In the June 16, 2010, Memorandum Opinion and Order, the court concluded that plaintiff's claim for benefits should be dismissed because documents attached to Plaintiff's Complaint conclusively established that enforcement of the one-year period of limitation contained in the Plan Document ("PD") was not unreasonable for the following reasons:

(1) plaintiff received the PD and the [Summary Plan Description] SPD before he filed his initial claim on June 11, 2008;
(2) plaintiff received notice of the one-year statute of limitations from the August 20, 2008, letter denying his claim;
(3) plaintiff's attorney received notice of the one-year statute of limitations from the December 18, 2008, letter denying the plaintiff's appeal; and
(4) plaintiff has not articulated any reasons why the one-year limitations period established by the Plan was too short a period of time for him and/or his attorney to analyze, verify, and file his claim for denial of benefits.

Memorandum Opinion and Order, Docket Entry No. 14, p. 12.

The court's conclusions that enforcement of the one year limitation period was not unreasonable and that plaintiff had adequate notice of that limitation period was based in part on the plaintiff's June 11, 2008, letter to the Plan Administrator that he attached to his complaint and in which he stated

12. On May 1, 2008, Diana emailed me a copy of the entire Plan to learn about the appeal procedures.
. . .
15. I requested Diana to send a copy of the SPD which I received on May 9th.

Claim, Exhibit B attached to Plaintiff's Complaint, Docket Entry No. 1, third unnumbered page ¶¶ 12 and 15.

Asserting that he "stated in his Response to Defendant's Motion to Dismiss, and reiterates again, here, under oath, that he never received a copy of the SPD from Spectra and that he did not understand that the document had even been withheld from him until he engaged counsel to assist him with this claim," plaintiff argues that the court erroneously viewed the facts in the light most favorable to the moving party to make "a critical finding of fact (that the Plan Administrator timely provided [him] a copy of the SPD)." Plaintiff explains that the conclusion the court drew from the statements in his June 11, 2008, letter is not reasonable because

Plaintiff's Motion for Reconsideration, Docket Entry No. 16, p. 8 ¶ 26.

Id. at 7 ¶ 23.

English is not [his] native language and he has no training as an attorney. He wrote the June 11, 2008 letter without the benefit of counsel. When he wrote the letter, he did not understand the legal or technical meaning of the terms, "Plan," "Plan Document," and "SPD." He ascribed to those terms meanings logical to him, as an engineer who had to try to interpret or "translate" the technical and legal terms being thrown at him by Spectra and Fidelity. He had no context for an independent, legal or technical understanding of what those terms meant.

Id. at ¶ 25 (citing plaintiff's Affidavit, Exhibit A attached thereto).

Defendants urge the court to reject the plaintiff's attempt to reinstate his claim for benefits. Defendants argue that

[i]n his Motion for Reconsideration, Plaintiff again offers no authority supporting the proposition that the only method by which a plan participant can be placed on notice of a limitations period, is by and through the SPD, and only the SPD . . .

Data extract —
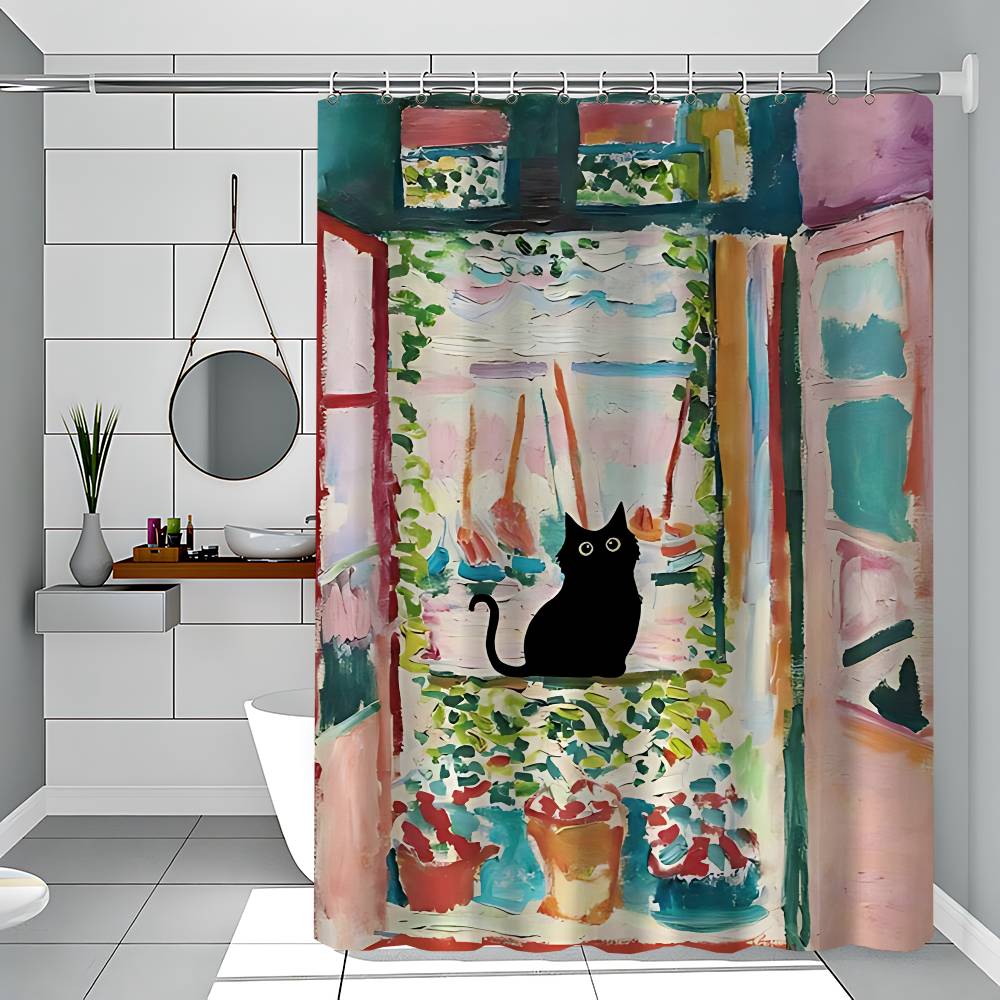 Lustige Kunst Matisse Monet Schwarze Katze Van Gogh Sonnenblumen Duschvorhang - Wasserabweisend und auslaufsicher, Schimmel- und Mehltau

Description of the task — Write the next part of the court opinion on the plaintiff's benefits claim, picking up right after its final sentence.

Task result —
By and through his own statements and the very exhibits he attached to his Complaint, Plaintiff acknowledges that he was notified by receipt of the Plan and by letter twice that he had one-year from the date of the decision of his appeal to bring suit under ERISA. . . . In fact, the letter sent by the Plan on December 18, 2008 was addressed to Plaintiff's counsel. In that letter, Plaintiff's counsel was advised of the one-year limitations period under the Plan. . . . Even if this Court is persuaded by Plaintiff's newly asserted argument that he lacked the English skills to understand the Plan document and the letters received by him from the Plan, Plaintiff's counsel certainly should have possessed the competency skills required to understand the one-year limitations period codified under the Plan, especially when the December 18, 2008 letter expressly informed him of such period.

Defendants' Partial Rule 12(b)(6) Motion to Dismiss, Docket Entry No. 6, pp. 5-6.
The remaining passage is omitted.